Stated problem: Repeat what the lines below say, word for word, and skip every image.

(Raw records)
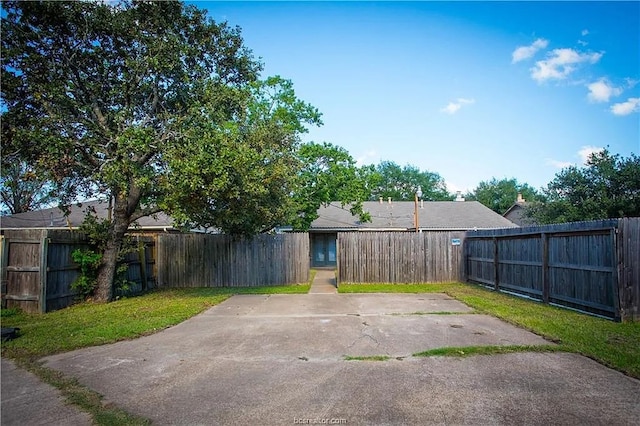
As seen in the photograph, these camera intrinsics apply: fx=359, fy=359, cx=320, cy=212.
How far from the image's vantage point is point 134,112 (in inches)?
419

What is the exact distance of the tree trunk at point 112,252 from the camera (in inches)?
390

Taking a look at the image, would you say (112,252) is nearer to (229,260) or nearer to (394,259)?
(229,260)

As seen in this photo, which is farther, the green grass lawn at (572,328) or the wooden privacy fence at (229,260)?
the wooden privacy fence at (229,260)

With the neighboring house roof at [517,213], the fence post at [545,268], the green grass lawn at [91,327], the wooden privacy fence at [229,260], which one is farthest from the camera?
the neighboring house roof at [517,213]

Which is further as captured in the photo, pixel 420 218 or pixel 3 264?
pixel 420 218

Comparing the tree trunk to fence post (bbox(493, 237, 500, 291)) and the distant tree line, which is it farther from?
fence post (bbox(493, 237, 500, 291))

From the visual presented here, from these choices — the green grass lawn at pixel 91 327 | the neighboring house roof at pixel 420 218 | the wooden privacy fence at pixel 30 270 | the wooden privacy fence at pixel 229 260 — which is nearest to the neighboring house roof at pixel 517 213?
the neighboring house roof at pixel 420 218

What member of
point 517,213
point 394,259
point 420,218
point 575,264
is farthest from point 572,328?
point 517,213

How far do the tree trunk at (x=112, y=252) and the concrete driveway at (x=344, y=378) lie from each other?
4.34 meters

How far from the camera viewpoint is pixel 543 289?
9.32 m

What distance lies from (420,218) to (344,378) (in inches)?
884

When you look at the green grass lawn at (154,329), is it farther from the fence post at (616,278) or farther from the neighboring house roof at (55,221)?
the neighboring house roof at (55,221)

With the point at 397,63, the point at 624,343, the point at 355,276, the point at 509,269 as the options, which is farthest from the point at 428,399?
the point at 397,63

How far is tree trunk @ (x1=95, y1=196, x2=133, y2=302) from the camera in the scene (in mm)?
9914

Answer to this task:
As seen in the photograph, these camera intrinsics apply: fx=359, fy=359, cx=320, cy=212.
How far from the image's vantage point is point 134,112 (in inches)?
419

What is the exact distance of the tree trunk at point 112,252 from the camera (in inches)?
390

Taking a look at the image, would you say (112,252) is nearer to (229,260) or nearer to (394,259)?
(229,260)

As seen in this photo, which is farther, the green grass lawn at (572,328) or the wooden privacy fence at (229,260)?
the wooden privacy fence at (229,260)

With the neighboring house roof at [517,213], the fence post at [545,268], the green grass lawn at [91,327], the wooden privacy fence at [229,260], which one is farthest from the camera?
the neighboring house roof at [517,213]

Which is further as captured in the photo, pixel 420 218 or pixel 3 264?
pixel 420 218

Comparing the tree trunk to fence post (bbox(493, 237, 500, 291)) and the distant tree line, which is it farther from?
fence post (bbox(493, 237, 500, 291))

From the visual presented here, from these choices — the green grass lawn at pixel 91 327 | the neighboring house roof at pixel 420 218 | the wooden privacy fence at pixel 30 270 | the wooden privacy fence at pixel 229 260 — which is nearest to the neighboring house roof at pixel 517 213?
the neighboring house roof at pixel 420 218

What member of
point 517,213
point 394,259
point 420,218
point 575,264
is farthest from point 572,328?
point 517,213

How far do the tree trunk at (x=112, y=252) and the concrete driveway at (x=344, y=378) lie from each other?
4.34 meters

How far from the camera viewpoint is pixel 543 289?
9.32 m

What distance lies from (420,218) to (344,378) (in inches)?
884

When you look at the green grass lawn at (154,329), is it farther from the fence post at (616,278) or farther from the neighboring house roof at (55,221)?
the neighboring house roof at (55,221)

With the point at 397,63, the point at 624,343, the point at 355,276, the point at 509,269 as the options, which is farthest from the point at 428,399?
the point at 397,63

How far is tree trunk @ (x1=95, y1=196, x2=133, y2=302) from the camera in the scene (in mm)?
9914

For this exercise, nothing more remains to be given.